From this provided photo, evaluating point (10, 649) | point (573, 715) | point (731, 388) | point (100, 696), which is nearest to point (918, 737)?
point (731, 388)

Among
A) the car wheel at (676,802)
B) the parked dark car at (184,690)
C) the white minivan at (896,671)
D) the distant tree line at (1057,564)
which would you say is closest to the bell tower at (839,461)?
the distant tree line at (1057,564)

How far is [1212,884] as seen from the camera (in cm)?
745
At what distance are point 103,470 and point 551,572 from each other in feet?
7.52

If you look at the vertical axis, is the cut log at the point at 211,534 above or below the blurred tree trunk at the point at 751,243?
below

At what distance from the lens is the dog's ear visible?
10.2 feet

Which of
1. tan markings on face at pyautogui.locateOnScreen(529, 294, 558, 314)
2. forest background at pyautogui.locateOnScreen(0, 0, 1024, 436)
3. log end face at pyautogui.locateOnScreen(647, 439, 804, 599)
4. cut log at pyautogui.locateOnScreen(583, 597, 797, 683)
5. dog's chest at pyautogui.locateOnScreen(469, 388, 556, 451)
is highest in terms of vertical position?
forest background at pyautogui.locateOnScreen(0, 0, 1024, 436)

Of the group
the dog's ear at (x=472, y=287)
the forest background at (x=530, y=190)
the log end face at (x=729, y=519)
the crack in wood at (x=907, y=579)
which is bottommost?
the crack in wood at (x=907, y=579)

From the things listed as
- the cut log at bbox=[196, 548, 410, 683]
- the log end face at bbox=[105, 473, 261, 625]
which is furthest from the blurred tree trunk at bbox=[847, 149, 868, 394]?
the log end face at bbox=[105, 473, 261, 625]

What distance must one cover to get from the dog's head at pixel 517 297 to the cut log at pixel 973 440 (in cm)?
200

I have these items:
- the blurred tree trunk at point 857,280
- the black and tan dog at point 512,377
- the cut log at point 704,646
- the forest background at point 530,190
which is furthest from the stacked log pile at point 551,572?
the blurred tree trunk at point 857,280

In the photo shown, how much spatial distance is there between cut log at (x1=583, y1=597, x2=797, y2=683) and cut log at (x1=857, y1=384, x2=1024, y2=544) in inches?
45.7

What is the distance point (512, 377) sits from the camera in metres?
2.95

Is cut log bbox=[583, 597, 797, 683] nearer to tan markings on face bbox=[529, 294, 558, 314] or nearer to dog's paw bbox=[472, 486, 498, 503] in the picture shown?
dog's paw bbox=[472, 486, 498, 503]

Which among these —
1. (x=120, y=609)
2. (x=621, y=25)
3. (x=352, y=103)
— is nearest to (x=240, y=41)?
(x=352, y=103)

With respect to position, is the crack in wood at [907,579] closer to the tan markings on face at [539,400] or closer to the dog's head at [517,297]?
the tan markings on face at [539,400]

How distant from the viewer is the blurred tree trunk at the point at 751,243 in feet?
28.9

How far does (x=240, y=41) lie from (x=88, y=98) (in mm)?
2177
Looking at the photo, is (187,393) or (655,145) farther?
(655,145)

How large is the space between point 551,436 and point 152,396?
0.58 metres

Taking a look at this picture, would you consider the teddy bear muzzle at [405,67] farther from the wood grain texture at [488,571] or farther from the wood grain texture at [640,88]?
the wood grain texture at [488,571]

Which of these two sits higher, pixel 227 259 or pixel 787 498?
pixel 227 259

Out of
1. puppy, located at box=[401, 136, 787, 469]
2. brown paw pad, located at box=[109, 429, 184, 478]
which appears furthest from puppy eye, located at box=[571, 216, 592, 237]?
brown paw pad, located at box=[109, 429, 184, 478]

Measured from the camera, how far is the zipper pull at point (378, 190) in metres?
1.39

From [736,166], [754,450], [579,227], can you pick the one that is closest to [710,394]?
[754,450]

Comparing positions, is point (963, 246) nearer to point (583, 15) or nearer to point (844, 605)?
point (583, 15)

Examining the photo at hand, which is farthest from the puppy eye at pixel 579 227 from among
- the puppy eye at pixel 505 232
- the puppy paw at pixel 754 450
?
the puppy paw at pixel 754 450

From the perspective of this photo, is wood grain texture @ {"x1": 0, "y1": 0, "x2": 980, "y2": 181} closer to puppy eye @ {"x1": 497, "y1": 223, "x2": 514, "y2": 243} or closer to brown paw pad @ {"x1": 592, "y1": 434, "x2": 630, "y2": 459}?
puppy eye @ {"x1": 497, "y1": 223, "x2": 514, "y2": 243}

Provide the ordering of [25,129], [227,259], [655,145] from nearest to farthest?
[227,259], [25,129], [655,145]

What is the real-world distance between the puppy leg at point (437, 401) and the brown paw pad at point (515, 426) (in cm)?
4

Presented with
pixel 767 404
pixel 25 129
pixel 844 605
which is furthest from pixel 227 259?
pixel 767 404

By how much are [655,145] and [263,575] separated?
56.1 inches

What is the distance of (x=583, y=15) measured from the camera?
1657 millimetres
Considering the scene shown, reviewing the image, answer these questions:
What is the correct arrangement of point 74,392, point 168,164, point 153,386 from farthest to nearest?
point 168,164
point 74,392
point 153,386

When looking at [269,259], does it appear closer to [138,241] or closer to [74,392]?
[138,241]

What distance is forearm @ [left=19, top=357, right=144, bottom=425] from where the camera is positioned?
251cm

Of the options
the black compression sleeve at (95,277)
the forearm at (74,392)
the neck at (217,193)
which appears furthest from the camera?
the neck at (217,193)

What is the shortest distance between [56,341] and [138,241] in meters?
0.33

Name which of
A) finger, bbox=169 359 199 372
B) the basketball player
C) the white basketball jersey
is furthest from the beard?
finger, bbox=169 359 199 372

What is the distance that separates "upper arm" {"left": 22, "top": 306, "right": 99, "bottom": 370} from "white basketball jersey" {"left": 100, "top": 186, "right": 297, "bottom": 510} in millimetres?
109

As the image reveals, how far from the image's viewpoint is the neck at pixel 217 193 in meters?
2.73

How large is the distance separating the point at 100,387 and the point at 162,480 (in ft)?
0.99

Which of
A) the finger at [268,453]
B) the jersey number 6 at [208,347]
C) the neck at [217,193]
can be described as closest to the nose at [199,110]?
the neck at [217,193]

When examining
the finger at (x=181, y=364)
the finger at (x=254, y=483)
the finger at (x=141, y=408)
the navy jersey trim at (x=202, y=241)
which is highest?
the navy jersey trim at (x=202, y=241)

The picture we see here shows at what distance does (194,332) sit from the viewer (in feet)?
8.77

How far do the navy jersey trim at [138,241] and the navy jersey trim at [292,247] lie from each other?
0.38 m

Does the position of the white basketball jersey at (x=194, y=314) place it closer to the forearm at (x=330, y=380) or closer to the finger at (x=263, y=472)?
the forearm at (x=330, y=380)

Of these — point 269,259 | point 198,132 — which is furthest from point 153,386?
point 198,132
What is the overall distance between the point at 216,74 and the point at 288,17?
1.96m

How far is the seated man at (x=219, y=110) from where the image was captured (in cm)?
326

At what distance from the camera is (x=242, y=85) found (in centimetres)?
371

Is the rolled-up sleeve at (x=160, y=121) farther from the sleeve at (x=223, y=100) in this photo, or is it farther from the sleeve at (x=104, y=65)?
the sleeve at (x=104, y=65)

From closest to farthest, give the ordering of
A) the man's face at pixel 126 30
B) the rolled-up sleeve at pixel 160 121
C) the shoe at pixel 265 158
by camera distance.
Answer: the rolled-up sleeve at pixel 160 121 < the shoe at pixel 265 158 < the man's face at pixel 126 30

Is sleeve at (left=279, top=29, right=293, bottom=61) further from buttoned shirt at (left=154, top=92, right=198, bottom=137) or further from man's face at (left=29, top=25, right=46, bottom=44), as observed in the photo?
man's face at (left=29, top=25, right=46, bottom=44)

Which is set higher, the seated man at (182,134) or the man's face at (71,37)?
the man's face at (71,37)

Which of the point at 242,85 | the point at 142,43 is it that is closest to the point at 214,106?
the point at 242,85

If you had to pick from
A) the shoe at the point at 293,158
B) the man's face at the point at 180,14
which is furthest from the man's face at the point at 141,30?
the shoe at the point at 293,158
__________
▸ **ÉNONCÉ ÉCRIT**:
Recopiez les lignes, de celle qui contient « How far is the seated » jusqu'à la dernière, en remplaçant « seated man » par « sitting man » et en laissant tout le reste inchangé.

▸ **SOLUTION PROPOSÉE**:
How far is the sitting man at (x=219, y=110) from where the image was captured (in cm)?
326

At what distance from the camera is (x=242, y=85) found (in centimetres)?
371

Is the rolled-up sleeve at (x=160, y=121) farther from the sleeve at (x=223, y=100) in this photo, or is it farther from the sleeve at (x=104, y=65)?
the sleeve at (x=104, y=65)

From closest to farthest, give the ordering of
A) the man's face at pixel 126 30
B) the rolled-up sleeve at pixel 160 121
C) the shoe at pixel 265 158
by camera distance.
Answer: the rolled-up sleeve at pixel 160 121 < the shoe at pixel 265 158 < the man's face at pixel 126 30

Is sleeve at (left=279, top=29, right=293, bottom=61) further from buttoned shirt at (left=154, top=92, right=198, bottom=137) or further from man's face at (left=29, top=25, right=46, bottom=44), as observed in the photo?
man's face at (left=29, top=25, right=46, bottom=44)

Which is set higher, the sitting man at (182,134) or the man's face at (71,37)?
the man's face at (71,37)

Which of the point at 242,85 | the point at 142,43 is it that is closest to the point at 214,106?
the point at 242,85

If you had to pick from
A) the shoe at the point at 293,158
B) the man's face at the point at 180,14
which is furthest from the man's face at the point at 141,30?
the shoe at the point at 293,158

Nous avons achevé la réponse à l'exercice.